8 Mart Dünya Kadınlar Günü nedeniyle, her sene Taksim’de düzenlenen Feminist Gece Yürüyüşü, bu yıl da düzenlenmek istenmişti. Ancak etkinliğe Beyoğlu Kaymakamlığı tarafından yasak getirildi. Tüm sokaklara polis bariyerleri yerleştirildi. Kararı dikkate almayan kadınlar yasağa rağmen Beyoğlu sokaklarında bir araya geldiler.

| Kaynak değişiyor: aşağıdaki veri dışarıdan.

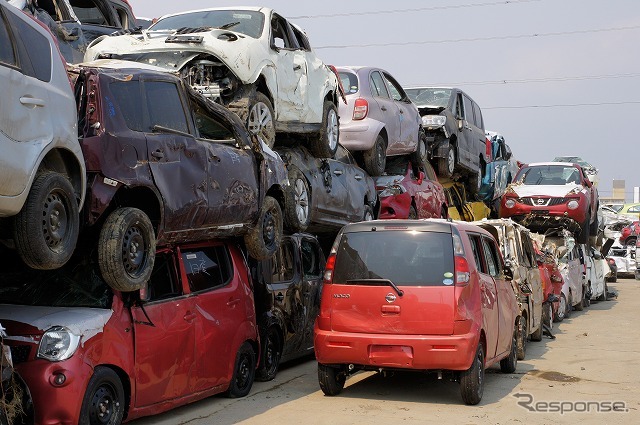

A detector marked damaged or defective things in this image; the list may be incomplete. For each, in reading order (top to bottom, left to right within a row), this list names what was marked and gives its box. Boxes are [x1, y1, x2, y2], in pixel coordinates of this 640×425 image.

detached car wheel [13, 171, 79, 268]
crumpled hood [0, 304, 111, 342]
rusted vehicle [8, 0, 139, 63]
detached car wheel [79, 364, 125, 424]
detached car wheel [99, 207, 156, 294]
rusted vehicle [1, 240, 260, 422]
crumpled hood [84, 28, 268, 83]
tsunami-damaged vehicle [69, 58, 286, 292]
rusted vehicle [72, 60, 288, 292]
broken windshield [150, 9, 264, 38]
tsunami-damaged vehicle [87, 5, 344, 158]
damaged white suv [89, 5, 344, 158]
rusted vehicle [89, 6, 344, 157]
detached car wheel [225, 342, 255, 398]
detached car wheel [246, 91, 276, 147]
detached car wheel [244, 195, 282, 260]
rusted vehicle [250, 234, 324, 380]
detached car wheel [284, 166, 312, 232]
rusted vehicle [274, 145, 376, 232]
detached car wheel [312, 101, 340, 159]
detached car wheel [316, 362, 344, 396]
detached car wheel [362, 134, 388, 177]
rusted vehicle [336, 66, 424, 176]
maroon crashed car [376, 157, 444, 219]
rusted vehicle [372, 158, 448, 220]
rusted vehicle [404, 86, 490, 195]
detached car wheel [460, 342, 484, 404]
rusted vehicle [478, 217, 544, 360]
maroon crashed car [500, 161, 600, 243]
rusted vehicle [500, 161, 600, 243]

Toplanan kadınlar, "Hükümet istifa" ve "Susmuyoruz, korkmuyoruz, itaat etmiyoruz" sloganları attı.
Binlerce kadın, 8 Mart Dünya Emekçi Kadınlar Günü’nde, yasaklanmasına rağmen ‘Feminist Gece Yürüyüşü’ için bir araya geldi.
Her yıl olduğu gibi bu yıl da kadınların ‘Birlikte güçlüyüz’ diyerek düzenleyeceği ‘Feminist Gece Yürüyüşü’ öncesi Taksim ablukaya alındı.
Son yıllarda valilik kararıyla yasaklanan yürüyüş, bu yıl da yasaklandı. Beyoğlu kaymakamlığı, valilik oluruyla, yürüyüşü saatler önce ‘toplumun bir kesiminde infial uyandırabileceği, toplumsal barış ve huzurunun bozulabileceği’ gibi gerekçelerle yasaklandı.
Yasak kararını tanımayacaklarını belirten binlerce kadın ve LGBTİ+’lar Taksim’in çeşitli noktalarında bir araya geldi.
Kahramanmaraş merkezli depremlerin ardından tribünlerde yankılanan “Hükümet istifa” sloganları Taksim’de de yükseldi.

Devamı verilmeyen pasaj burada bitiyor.